**Stated exercise a:**
In the passage on the centurion's faith below, why does Christ's remark "not in Israel" refer to the Jewish nation in general rather than to every single person? Explain in one to three sentences.

Humility, we see, is both the fruit of faith, and the companion of faith. An humble soul has evermore an high esteem of Christ's power, and a low esteem of itself.

Observe, 5. How our blessed saviour exceeds not only the centurion's desires, but his expectations. Jesus saith unto him, I will come and heal him. Matthew 8:7.

O wonderful condescension. In John 4:47 we read of a certain nobleman and ruler that twice entreated our Saviour to come to his house and heal his son, but our Lord refused. Here the centurion does but barely tell Christ of his poor servant's sickness, and Christ, both unasked and undesired, says, I will come and heal him.

O how far is Christ from seeming in the least to honor riches and despise poverty! He that came in the form of a servant goes down to visit a sick servant upon his poor pallet bed, who did not come near the rich couch of the ruler's son.

Observe, 6. The notice and observation which our Saviour takes of the centurion's faith: he wondered at it from him. Admiration agreed not to Christ as God, but as man it did. Christ wrought faith as God, and wondered at it as man. What can be more wonderful than to see Christ wonder? We find not our Saviour wondering at worldy pomp and greatness: when the disciples wondered at the magnificence and stately buildings of the temple, Christ rather rebuked them than wondered with them; but when he sees the gracious act and exercise of fatih, he is ravished with wonder.

Let it teach us to place our admiration where Christ fixes his; let us be more affected with the least measure of grace in a good man, than with all the gaities and glories of a great man; let us not envy the one, but admire and imitate the other.

Observe, lastly, Christ does not only admire the centurion's faith, but publishes it: Verily I have not found so great faith, no, not in Israel; that is, amongst the generality of the Jewish nation.

For, as to particular persons, several had showed a greater faith that this, as Joseph and Mary. This expression lets us know, that where the means of faith are but small, the nobler act and exercise of faith are wonderful and soul amazing.

**Stated exercise b:**
Find every line in the entries below that contains the string "tassel", with case counting, and copy each of those lines.

A run of entries

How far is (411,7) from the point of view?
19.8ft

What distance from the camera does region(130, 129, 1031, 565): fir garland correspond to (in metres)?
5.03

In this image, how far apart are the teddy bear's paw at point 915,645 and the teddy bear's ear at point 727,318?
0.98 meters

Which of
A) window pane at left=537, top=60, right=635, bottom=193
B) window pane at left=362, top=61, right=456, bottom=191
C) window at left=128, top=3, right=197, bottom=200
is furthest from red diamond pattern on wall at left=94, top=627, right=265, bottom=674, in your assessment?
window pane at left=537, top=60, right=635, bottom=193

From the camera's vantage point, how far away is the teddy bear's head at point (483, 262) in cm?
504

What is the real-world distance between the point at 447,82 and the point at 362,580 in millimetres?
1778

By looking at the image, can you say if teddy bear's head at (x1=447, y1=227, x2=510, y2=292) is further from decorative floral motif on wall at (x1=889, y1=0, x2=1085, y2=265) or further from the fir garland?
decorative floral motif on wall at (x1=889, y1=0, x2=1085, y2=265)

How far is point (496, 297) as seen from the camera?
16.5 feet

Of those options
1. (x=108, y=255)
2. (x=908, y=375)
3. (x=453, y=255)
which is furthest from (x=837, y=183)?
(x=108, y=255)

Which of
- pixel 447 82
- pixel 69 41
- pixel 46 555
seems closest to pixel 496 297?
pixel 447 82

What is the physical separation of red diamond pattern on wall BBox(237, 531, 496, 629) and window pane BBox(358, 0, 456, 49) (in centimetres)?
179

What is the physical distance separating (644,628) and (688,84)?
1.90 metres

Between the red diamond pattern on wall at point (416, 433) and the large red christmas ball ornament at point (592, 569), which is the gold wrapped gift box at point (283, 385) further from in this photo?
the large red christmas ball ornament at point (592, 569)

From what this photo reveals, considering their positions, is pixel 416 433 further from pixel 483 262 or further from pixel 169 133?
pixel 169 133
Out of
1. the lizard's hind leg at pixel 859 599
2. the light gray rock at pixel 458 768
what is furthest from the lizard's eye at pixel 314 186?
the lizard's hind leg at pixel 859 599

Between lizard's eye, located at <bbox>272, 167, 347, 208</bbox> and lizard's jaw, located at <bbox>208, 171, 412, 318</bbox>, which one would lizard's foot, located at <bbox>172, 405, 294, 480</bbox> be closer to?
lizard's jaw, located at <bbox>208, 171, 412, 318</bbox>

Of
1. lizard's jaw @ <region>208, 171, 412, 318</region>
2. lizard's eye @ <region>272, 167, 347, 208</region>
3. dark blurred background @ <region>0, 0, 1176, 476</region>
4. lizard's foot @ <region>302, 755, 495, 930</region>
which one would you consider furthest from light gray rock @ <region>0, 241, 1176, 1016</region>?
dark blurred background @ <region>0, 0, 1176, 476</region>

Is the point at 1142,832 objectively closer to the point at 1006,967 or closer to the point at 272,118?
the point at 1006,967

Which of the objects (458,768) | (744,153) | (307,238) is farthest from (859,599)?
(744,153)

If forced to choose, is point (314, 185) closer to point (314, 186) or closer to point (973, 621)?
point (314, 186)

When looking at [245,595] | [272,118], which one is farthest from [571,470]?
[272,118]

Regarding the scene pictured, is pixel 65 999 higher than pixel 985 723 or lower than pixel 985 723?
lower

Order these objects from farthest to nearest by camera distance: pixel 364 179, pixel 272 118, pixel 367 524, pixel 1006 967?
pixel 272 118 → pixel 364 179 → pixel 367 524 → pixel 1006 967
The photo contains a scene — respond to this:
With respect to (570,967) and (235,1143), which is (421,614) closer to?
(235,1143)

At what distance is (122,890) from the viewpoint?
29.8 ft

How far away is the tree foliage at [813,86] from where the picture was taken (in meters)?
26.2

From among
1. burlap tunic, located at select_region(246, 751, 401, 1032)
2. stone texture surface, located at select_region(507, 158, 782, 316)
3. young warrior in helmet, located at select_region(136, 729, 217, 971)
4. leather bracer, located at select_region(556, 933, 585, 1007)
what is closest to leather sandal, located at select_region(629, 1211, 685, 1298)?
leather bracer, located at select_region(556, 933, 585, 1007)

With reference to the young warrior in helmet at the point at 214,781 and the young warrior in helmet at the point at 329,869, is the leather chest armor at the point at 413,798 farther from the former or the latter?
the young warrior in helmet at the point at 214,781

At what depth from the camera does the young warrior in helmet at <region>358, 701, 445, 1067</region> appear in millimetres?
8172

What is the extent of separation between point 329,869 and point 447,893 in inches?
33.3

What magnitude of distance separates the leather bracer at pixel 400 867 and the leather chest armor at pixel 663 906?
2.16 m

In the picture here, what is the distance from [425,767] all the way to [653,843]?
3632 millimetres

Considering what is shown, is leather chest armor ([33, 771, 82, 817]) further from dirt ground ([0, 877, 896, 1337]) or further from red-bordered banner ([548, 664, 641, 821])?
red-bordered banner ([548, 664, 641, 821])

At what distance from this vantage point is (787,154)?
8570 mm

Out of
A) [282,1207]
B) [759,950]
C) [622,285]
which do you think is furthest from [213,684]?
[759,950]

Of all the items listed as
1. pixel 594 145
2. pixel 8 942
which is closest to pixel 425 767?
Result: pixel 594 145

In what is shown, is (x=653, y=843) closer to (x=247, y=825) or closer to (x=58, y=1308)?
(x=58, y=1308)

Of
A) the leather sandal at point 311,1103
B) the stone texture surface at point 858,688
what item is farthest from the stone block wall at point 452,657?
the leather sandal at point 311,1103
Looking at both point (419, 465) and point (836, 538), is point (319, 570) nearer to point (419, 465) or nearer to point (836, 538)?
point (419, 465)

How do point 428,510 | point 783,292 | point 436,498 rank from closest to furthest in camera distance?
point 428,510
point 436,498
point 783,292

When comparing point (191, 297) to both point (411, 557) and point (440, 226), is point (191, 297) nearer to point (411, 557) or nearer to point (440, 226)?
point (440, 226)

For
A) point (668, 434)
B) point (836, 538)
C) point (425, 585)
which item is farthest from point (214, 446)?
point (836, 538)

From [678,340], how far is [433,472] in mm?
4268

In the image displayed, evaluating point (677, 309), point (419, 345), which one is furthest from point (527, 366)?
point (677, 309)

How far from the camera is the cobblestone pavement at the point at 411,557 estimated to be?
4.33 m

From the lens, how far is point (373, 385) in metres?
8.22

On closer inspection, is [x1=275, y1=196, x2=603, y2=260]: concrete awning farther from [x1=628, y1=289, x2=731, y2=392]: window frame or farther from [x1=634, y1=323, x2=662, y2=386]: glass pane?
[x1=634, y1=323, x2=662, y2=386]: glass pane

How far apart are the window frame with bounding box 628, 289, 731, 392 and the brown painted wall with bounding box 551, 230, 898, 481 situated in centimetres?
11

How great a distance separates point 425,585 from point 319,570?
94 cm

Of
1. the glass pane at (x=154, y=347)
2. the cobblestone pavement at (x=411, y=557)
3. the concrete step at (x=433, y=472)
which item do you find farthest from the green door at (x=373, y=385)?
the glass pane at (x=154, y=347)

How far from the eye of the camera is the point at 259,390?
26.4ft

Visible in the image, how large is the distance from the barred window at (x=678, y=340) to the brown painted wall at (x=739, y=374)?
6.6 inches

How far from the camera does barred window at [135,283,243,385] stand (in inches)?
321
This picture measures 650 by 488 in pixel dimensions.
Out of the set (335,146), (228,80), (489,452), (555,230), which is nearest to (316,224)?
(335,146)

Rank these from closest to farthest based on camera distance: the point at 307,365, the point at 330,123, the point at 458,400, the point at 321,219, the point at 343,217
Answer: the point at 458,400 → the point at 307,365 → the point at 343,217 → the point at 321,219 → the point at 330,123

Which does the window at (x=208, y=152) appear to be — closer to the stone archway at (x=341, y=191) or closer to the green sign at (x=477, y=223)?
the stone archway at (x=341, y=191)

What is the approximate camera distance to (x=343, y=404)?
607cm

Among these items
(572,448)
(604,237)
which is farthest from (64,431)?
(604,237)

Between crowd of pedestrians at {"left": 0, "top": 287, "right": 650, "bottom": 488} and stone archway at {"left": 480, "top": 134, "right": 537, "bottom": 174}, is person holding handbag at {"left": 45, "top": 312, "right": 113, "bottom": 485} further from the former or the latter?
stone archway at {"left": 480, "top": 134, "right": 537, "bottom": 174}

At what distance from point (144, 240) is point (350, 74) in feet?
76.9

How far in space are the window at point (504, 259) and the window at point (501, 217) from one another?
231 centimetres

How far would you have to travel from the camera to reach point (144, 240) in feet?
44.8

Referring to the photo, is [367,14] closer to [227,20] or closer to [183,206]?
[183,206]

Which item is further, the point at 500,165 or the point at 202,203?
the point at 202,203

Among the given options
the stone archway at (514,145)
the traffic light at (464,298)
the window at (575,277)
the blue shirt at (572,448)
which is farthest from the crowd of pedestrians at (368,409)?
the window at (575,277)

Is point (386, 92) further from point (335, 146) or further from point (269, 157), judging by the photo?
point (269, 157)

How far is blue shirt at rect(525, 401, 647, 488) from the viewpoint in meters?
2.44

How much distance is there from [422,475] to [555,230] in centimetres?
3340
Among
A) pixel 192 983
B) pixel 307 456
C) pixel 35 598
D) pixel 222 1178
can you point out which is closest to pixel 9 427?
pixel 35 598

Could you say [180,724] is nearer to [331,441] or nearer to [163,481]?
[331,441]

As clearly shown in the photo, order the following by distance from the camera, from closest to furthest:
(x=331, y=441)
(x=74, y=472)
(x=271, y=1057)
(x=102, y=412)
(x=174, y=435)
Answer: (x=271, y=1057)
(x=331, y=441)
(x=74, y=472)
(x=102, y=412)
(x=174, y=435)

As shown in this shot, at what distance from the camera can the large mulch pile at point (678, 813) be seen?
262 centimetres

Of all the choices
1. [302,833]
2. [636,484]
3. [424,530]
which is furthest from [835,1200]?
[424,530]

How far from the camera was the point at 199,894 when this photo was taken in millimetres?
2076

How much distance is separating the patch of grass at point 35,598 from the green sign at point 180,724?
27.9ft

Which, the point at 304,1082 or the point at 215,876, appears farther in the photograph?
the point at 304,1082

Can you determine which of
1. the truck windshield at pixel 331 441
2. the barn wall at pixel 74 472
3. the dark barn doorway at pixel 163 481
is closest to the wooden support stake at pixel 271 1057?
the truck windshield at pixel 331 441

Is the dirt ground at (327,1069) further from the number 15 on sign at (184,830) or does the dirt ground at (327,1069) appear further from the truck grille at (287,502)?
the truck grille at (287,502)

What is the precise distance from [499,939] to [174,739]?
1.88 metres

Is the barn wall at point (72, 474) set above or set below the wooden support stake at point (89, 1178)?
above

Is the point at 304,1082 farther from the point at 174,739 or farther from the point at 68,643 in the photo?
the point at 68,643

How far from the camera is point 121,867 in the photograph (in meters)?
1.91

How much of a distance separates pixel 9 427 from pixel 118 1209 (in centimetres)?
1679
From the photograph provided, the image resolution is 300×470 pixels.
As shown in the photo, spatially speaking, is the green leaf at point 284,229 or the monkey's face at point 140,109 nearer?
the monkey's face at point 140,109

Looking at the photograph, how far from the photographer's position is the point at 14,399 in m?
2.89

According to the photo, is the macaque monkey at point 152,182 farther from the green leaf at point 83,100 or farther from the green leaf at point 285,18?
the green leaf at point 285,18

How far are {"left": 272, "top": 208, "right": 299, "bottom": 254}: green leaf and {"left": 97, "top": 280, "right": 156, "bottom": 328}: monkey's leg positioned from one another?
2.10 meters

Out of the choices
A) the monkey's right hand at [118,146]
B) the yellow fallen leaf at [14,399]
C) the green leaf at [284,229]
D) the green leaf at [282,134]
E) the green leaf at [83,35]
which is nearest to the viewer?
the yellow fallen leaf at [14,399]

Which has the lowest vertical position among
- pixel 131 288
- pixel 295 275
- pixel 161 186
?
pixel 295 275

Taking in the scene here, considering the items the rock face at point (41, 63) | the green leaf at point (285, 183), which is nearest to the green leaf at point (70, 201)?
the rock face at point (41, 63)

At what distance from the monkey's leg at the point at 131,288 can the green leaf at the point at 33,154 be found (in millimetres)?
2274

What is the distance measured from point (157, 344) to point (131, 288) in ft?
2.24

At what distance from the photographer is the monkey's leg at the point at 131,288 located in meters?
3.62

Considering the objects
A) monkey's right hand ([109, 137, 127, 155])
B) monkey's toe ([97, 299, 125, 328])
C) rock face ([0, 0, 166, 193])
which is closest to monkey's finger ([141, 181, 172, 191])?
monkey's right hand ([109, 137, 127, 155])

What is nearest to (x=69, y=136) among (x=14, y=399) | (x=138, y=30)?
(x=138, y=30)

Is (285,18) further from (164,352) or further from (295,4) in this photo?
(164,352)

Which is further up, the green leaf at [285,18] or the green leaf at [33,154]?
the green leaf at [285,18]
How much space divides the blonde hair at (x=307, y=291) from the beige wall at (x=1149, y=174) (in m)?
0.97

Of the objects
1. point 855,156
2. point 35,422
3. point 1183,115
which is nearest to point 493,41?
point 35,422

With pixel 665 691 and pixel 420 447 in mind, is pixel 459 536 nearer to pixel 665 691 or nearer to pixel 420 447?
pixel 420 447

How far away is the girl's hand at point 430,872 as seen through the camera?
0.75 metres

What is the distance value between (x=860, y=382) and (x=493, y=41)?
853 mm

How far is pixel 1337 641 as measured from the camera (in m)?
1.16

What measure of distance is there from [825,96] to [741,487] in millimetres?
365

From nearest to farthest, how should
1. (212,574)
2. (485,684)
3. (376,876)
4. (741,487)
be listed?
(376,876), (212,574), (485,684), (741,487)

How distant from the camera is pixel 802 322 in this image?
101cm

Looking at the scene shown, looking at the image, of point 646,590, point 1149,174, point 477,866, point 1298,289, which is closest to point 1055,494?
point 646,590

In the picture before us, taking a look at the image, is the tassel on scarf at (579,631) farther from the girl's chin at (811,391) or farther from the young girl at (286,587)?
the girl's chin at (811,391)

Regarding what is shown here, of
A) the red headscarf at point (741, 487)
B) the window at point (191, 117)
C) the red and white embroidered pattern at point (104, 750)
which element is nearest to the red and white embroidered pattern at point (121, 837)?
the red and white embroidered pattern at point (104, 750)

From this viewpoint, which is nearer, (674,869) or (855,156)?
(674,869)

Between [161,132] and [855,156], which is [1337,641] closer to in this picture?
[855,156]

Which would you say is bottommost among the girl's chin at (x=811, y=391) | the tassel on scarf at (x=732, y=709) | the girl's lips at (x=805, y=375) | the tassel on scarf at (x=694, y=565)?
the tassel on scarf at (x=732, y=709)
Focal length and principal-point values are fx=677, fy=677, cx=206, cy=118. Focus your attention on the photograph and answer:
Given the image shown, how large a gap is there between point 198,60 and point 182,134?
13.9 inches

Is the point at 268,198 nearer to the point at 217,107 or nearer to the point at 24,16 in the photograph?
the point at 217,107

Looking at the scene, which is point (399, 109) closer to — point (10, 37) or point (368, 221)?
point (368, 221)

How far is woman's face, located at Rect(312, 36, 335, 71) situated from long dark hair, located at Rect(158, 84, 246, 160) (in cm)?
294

**Written solution a:**
It refers to the nation in general because some individual people had already shown greater faith than the centurion. The passage names Joseph and Mary as examples.

**Written solution b:**
In the picture before us, taking a look at the image, is the tassel on scarf at (579,631) farther from the girl's chin at (811,391) or farther from the young girl at (286,587)?
Which would you say is bottommost among the girl's chin at (x=811, y=391) | the tassel on scarf at (x=732, y=709) | the girl's lips at (x=805, y=375) | the tassel on scarf at (x=694, y=565)?
the tassel on scarf at (x=732, y=709)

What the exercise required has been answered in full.